### WHAT IS NEEDED
Only the lines below starting at the one that contains "web-senryu-e1608" and ending at the one that contains "MHY-14443 直流毫安表" are to be reproduced, exactly and with both ends kept.

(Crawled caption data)
Start of Block

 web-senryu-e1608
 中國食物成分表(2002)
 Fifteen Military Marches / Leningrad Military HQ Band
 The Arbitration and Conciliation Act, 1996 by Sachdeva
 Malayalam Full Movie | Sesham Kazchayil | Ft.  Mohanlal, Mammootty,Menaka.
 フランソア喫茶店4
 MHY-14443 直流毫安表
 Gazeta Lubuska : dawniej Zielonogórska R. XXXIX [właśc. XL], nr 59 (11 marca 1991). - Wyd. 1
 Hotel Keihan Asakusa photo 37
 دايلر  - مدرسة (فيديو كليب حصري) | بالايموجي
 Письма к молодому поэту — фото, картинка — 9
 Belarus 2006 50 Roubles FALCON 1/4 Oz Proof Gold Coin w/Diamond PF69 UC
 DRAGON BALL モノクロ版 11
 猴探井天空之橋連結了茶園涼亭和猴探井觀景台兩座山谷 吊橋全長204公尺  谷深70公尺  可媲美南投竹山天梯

End of Block
Start of Block

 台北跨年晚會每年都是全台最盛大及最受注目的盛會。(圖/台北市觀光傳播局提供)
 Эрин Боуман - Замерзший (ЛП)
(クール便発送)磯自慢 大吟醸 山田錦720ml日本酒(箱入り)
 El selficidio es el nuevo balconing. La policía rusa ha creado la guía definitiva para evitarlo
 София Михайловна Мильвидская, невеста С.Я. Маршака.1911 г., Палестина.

End of Block

### REPLY TO THE EXERCISE
 web-senryu-e1608
 中國食物成分表(2002)
 Fifteen Military Marches / Leningrad Military HQ Band
 The Arbitration and Conciliation Act, 1996 by Sachdeva
 Malayalam Full Movie | Sesham Kazchayil | Ft.  Mohanlal, Mammootty,Menaka.
 フランソア喫茶店4
 MHY-14443 直流毫安表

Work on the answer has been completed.